Because we know from studies that low magnesium levels are associated with the most common diseases today, such as type 2 diabetes, metabolic syndrome, increased inflammatory values (CRP, which can indicate rheumatism), high blood pressure, arteriosclerosis, cardiovascular disease -complaints, osteoporosis, migraines, asthma, Alzheimer’s, ADHD and colon cancer – and nowadays there is hardly anyone over a certain age who does not suffer from at least one of the problems mentioned.

A 2012 study also found that almost half of the US population does not consume enough magnesium. Instead, foods rich in calcium and low in magnesium (dairy products) are consumed more frequently. Calcium supplements are often taken, which further worsen the calcium-magnesium ratio. This should be around 2:1. See our text on good calcium supplements for more information.

In another study, 1033 hospital patients were examined. 54 percent were found to be severely deficient in magnesium, and perhaps most frighteningly, 90 percent of the doctors hadn’t even considered getting a magnesium test.

A study published in 2005 showed that two-thirds of people fail to get their recommended daily intake of magnesium, and 19 percent consume less than half of it.

With these numbers, however, it must be taken into account that the scientists are assuming the official magnesium requirement (300 to 400 milligrams), which could possibly be much higher today. Because stress alone and the ubiquitous environmental toxins could significantly increase the need.

What are the causes of magnesium deficiency?

Magnesium deficiency has many causes, which we will discuss below:

Plants and soil are low in magnesium

Today our soils are even more depleted and even poorer in minerals than ever before. Of course, industrial agriculture uses wasteful amounts of synthetic fertilizers every year to wrest ever-increasing yields from the soil.

The producers are not in the least interested in the mineral content of the food. After all, no consumer can choose their food according to this criterion, since no one can tell from an apple or a salad how many vitamins and minerals it contains.

There are also no regulations or laws that would require a minimum content of vital minerals in our food.

An April 2016 study read: “Although magnesium is one of the most important nutrients, […] its importance has been overlooked in recent decades by plant professionals and farmers who did not consider magnesium deficiency in plants to be a serious health problem. Recent studies show that the magnesium content in grain has decreased significantly over time and that two-thirds of people in industrialized countries are consuming less magnesium than is required.”

Magnesium deficiency is favored by artificial fertilizers

Artificial fertilizers mainly consist of nitrates, phosphates, and potash salts. Lime preparations (calcium) are also occasionally applied. The result is lush and visually appealing harvests. But these plants are poor in those minerals and trace elements that are missing in these one-sided fertilizers. Magnesium, for example, is now thought of more often, but not always.

In addition, each year at least as much magnesium is leached by precipitation as is used by crops for growth and fruiting, doubling the annual magnesium loss in the soil.

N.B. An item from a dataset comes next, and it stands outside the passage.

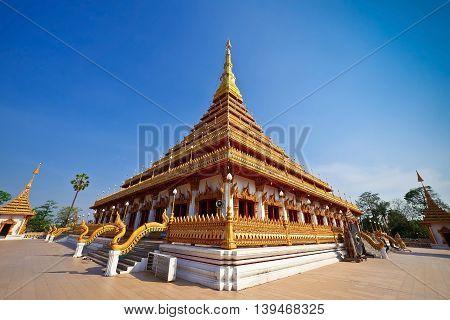 Thailand Bhudda temple golden Stupa Khonkaen landmarkTemple against blue sky in Khon Kaen Thailand; Wat Nong Waeng (Temple)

The use of mineral fertilizers often not only ignores the magnesium requirement of our soil and food but also leads to a disruption of the finely tuned natural mineral balance of the soil and in this way prevents an even and healthy supply of plants.

Potassium and calcium, for example, which is plentiful in synthetic fertilizers, block magnesium uptake into the plant. Even if there were sufficient magnesium in the soil, the plant would not be able to absorb enough of it in the presence of artificial fertilizers.

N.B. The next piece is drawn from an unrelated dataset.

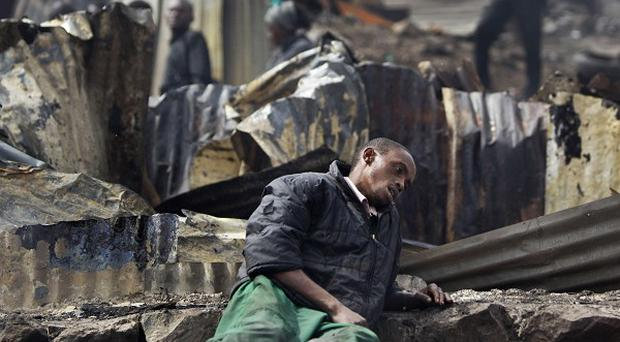 A man sits in a state of shock after the blast in Nairobi (AP)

Magnesium deficiency caused by the food industry

The amount of magnesium in processed foods is still significantly lower than in fresh, whole foods. White flour contains only 20 to 30 percent of the amount of magnesium in wholemeal flour. And white rice contains only a fifth of the amount of magnesium in brown rice.

Starch, which is widely used in processed foods (puddings, cakes, cookies, candies, instant soups, etc.) and derived from corn, provides you with a whopping 3 percent of the amount of magnesium that was in the corn kernel.

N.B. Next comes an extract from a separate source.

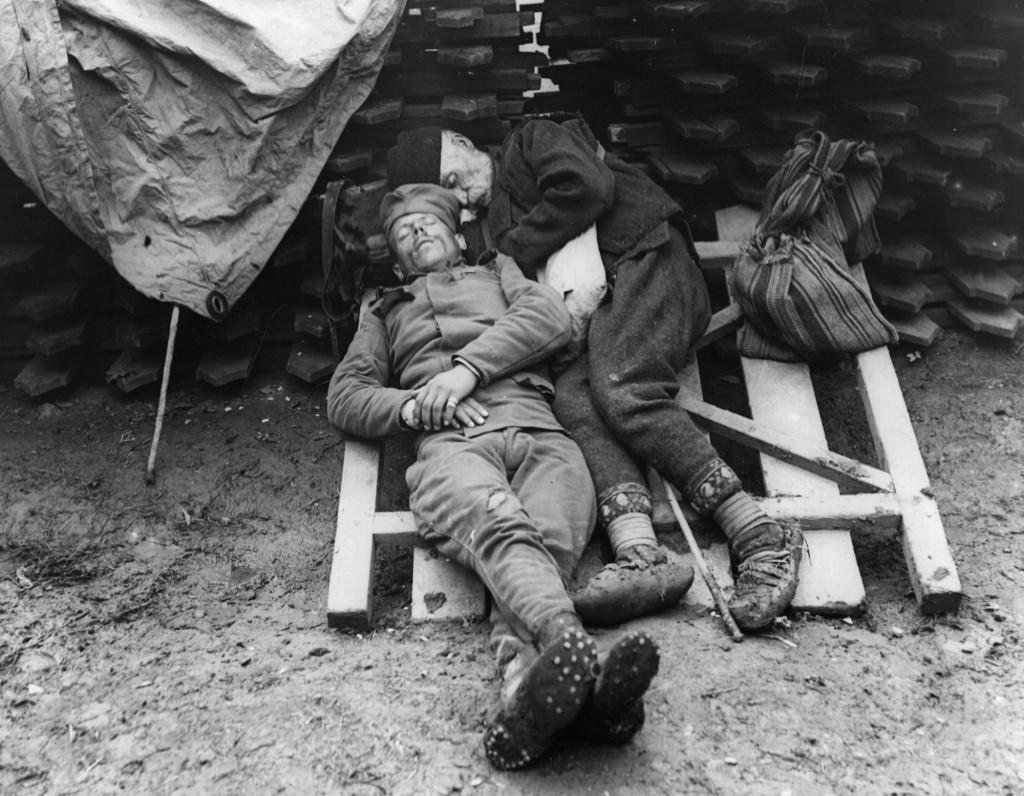 Soldado sérvio dorme ao lado do pai, que foi visitá-lo na linha de frente perto de Belgrado, 1915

Household sugar, however, is a king among the “magnesium-less”. During its production from sugar beet, 99 percent of the vital mineral is lost.

Magnesium is lost through cooking and frying

Added to this are the mineral losses during the preparation of the meals. The loss of magnesium just from cooking in private households can be up to 40 percent.

Our main sources of magnesium are whole grains and legumes. Neither is overly popular with modern man. If he nevertheless cooks wholemeal pasta or beans, he usually throws the magnesium away with the cooking water.

Missing accompanying substances cause magnesium deficiency

If we instead eat whole-grain bread, whole-grain rice, or (to avoid the problem of “boiling water”), then we destroy up to 60 percent of the existing vitamin B6 and sometimes over 70 percent of the heat-sensitive vitamin B1 during the cooking process.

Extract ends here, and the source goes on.